Since dropping his latest album, 4:44, business mogul and rap legend JAY-Z has been very upfront about his personal life with wife, singer and pop icon Beyoncé as well as his feelings about race.
The album's success has garnered the legend eight Grammy nominations and has already cemented its place in pop culture history.
Now, in a recent interview with New York Times' executive editor Dean Baquet, Jay gives an in-depth look into the process behind what many say is one of the year's best albums.
Hov's latest has been called the response to Beyoncé's Lemonade by critics and music fans alike. But to Jay, the album is the "best place is right in the middle of the pain."
What pain? The pain of healing, in part. Carter confirmed that both Lemonade and 4:44 we crafted in response to his infidelity, calling the works "therapy."
In fact, Bey and Jay worked on their music together, which is where the rumors of a joint album came from.
“We were using our art almost like a therapy session. And we started making music together,” Carter said. However, "the music [Beyoncé] was making at that time was further along,” so developed her tracks into Lemonade.

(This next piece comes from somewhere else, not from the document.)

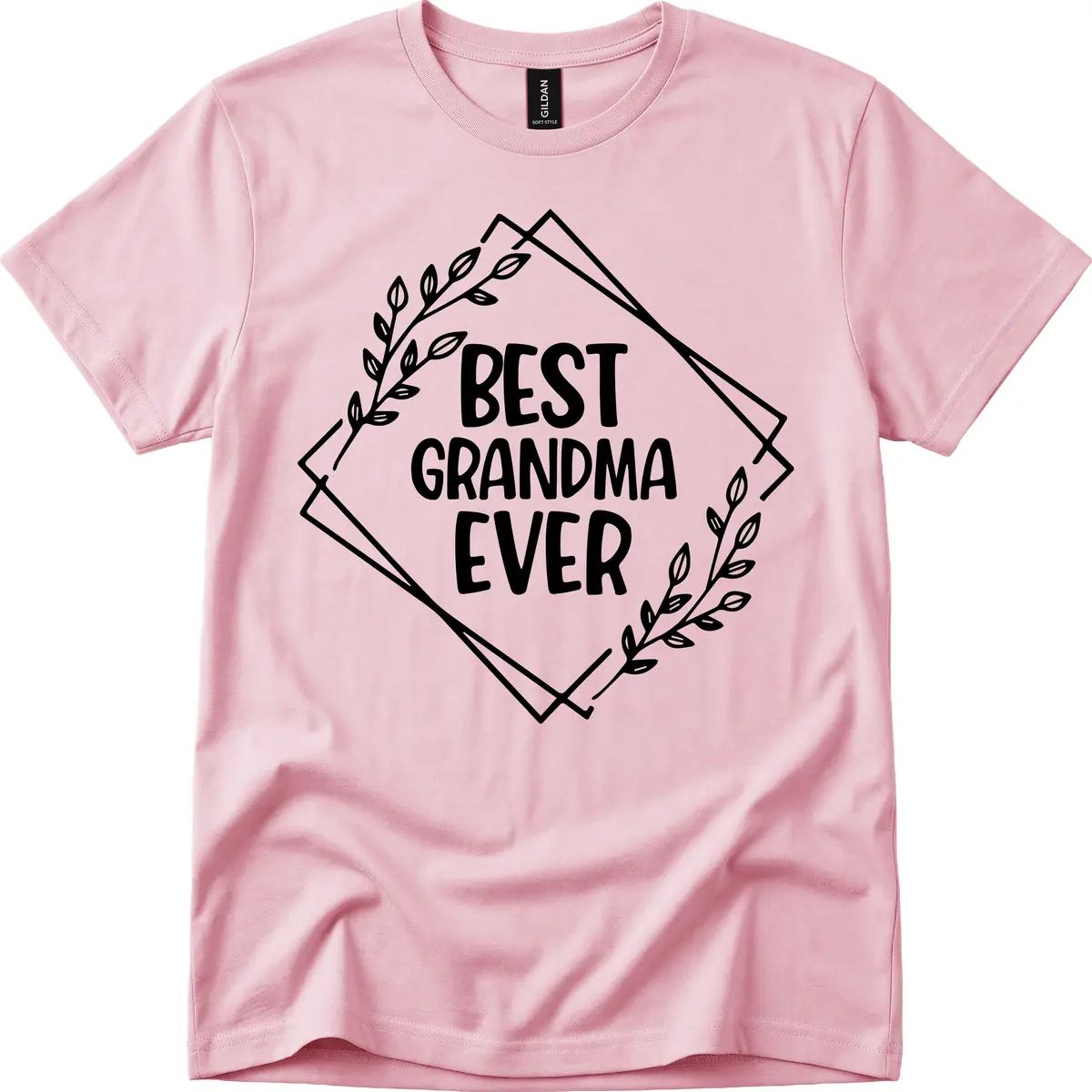 Best Grandma Ever Floral Frame T-Shirt in Light Pink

Like everyone else in the world, Jay said that Lemonade is a great album, that he is "really proud of the music [Beyoncé] made." And he said his wife is also "really proud of the art I released."
"And, you know, at the end of the day we have a healthy respect for one another's craft. I think she's amazing," Jay said.
He is also proud that he and his wife were able to work things out.
"You know, most people walk away, and like divorce rate is 50 percent or something, 'cause most people can't see themselves," Jay said. "The hardest thing is seeing the pain on someone's face that you caused, and then have to deal with yourself."
And Carter was just as upfront while discussing politics. He was very forthcoming about his love of President Barack Obama and about his dislike of President Donald Trump.
On Obama, Hov acknowledged that "he's not a superhero," before going on to say, "And it's unfair to place unfulfillable expectations on this man just because of his color. You're actually doing the opposite. It's like, what do you think is gonna happen? He's there for eight years. And he has to undo what 43 presidents have done. In eight years. That's not fair."
The interview also features a few really nice moments where Jay reflects on his mother's sexuality, and on his strained relationship with Kanye. "So I've always been like a big brother. And we're both entertainers. It's always been like a little underlying competition with your big brother. And we both love and respect each other's art, too," he said about West.
Finally, the conversation focused on "The Story of O.J" from the album. Topics discussed included black wealth, the antisemitism some see in the song and the public reception of the hit single. After going through each of these points, Jay stressed that the song has an important message people he doesn't want people to miss:
"Be proud of who you are and realize that we're gonna get further together. Don't check out. You can't just turn your back on the place you come from. You come from a community. Your job is to uplift it now."